Foster parents Kerry and Kevin say much like Rose, caring for foster children is more than just a job, it's a life calling.
"My mother was a foster child; when I was in grade eight at high school I volunteered at Tuffnell home; so we always had foster children in our home - it's always been part of my life," Kerry says.
Kerry says once the family opened the door to one child, they found it hard to close. In the last 10 years they have cared for over 100 children, which is not uncommon.
According to the Department of Community Safety's (DCS) Annual Report there is roughly half the number of carers to children needing to be placed in care; putting a great deal of strain on the child protection system.
Rose says that often means taking on multiple children at one time.
"I have three children in my care now."
"There is such a need for carers, and if I could take on more I would."
Most foster parents would agree one of the hardest challenges is developing a trusting relationship with a new child who comes into their home; but foster carers Tracey and Clive say one of the most rewarding can be what you learn about yourself.
Clive and Tracey who moved to Australia from South Africa 10 years ago say the training process seemed long and frustrating, but those feelings were overshadowed when the couple took the first foster child into their family of 6.
"I remember the excitement of our first child coming into care. The young man has been with us now for 7 years...I look back at that as if we were almost naive...we had no idea, so it's been a very interesting walk," Clive says.
Tracey believes the experience has enriched her whole family.
"Foster care has just taught me so much about myself and about patience and I'm very grateful for that.

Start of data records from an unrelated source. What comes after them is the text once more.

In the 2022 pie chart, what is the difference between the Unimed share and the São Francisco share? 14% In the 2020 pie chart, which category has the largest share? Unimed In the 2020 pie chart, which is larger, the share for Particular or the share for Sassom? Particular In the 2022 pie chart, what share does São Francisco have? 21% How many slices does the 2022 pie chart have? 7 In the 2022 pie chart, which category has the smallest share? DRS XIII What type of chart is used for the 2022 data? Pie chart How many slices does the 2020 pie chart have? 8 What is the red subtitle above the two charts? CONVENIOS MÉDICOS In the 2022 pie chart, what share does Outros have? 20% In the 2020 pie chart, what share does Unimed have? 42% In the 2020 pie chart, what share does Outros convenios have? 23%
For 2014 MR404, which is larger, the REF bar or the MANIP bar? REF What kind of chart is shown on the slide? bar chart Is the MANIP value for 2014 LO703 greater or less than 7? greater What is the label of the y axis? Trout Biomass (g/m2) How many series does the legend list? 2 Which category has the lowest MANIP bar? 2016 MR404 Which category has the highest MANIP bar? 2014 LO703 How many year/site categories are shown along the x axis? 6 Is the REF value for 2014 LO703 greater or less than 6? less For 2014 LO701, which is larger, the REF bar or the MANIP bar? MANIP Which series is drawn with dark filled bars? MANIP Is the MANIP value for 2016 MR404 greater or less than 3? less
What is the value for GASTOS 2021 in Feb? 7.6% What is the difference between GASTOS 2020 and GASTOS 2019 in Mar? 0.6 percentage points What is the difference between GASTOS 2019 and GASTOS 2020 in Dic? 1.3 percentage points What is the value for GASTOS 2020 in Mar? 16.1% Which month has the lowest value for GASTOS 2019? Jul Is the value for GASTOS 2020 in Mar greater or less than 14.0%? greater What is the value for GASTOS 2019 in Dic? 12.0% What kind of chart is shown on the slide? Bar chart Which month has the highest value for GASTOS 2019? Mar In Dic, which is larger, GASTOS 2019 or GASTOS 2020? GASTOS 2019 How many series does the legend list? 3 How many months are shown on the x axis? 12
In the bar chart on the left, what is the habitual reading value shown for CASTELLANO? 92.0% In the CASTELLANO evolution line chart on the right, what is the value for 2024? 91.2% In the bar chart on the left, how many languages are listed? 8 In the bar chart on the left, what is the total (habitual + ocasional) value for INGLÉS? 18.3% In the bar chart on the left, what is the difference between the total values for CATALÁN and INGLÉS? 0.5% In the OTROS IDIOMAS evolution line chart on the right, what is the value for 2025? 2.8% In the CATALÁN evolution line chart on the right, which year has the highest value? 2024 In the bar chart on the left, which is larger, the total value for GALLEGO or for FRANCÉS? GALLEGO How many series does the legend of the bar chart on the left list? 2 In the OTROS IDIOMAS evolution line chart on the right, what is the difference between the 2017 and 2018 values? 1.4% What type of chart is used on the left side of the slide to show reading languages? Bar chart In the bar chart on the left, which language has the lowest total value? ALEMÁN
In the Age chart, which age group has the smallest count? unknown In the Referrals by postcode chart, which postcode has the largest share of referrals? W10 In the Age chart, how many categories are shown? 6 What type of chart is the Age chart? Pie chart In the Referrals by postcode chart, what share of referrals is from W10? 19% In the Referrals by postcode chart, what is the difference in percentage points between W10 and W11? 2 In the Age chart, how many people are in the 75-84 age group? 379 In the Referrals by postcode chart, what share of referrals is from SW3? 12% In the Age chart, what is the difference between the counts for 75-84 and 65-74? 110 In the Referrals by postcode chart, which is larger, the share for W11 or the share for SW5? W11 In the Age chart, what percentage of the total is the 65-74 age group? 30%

"I think [my kids] have learnt to nurture, and they've really enjoyed the younger children and it's given them an understanding of how lucky they are, and that there are children out there that don't have what they have," Tracey says.
38 per cent of children in the care system are Indigenous, and yet only 22 per cent of the state's 1,200 kinship carers are Indigenous, leading to families taking in multiple children.
Rose says one of the most common questions that foster carers get asked is 'is it hard to say goodbye?'
"I just try to think of my community as a bigger extended family, and we just care for them..."
"It is no doubt [hard] but that is our job. We have to suck it up, and not put that on the child. You've got to think about what's best for them."
"When a child leaves my care, I usually write them a letter - especially if they're a baby. I just talk about their personality, the things that I really loved about them. I always tell them my door is always open."
Rose writes a blog of her experiences as a foster carer, which she believes helps with the process.
Tracey says she likes to leave the lines of communication open when a child leaves her care and returns to their biological family.
"It is tough when a child leaves and I accept that when a child does go that I need to, and we need to grieve," she says.
"I make albums [with] photographs of the child - and when they leave I give them one to take to their next placement, or if they are reunified."
For children who grow up in the foster system, leaving it can be a huge leap of faith.
While most young people leaving home is a rite of passage they undertake when they turn 18, but for children in care it's the end of the line.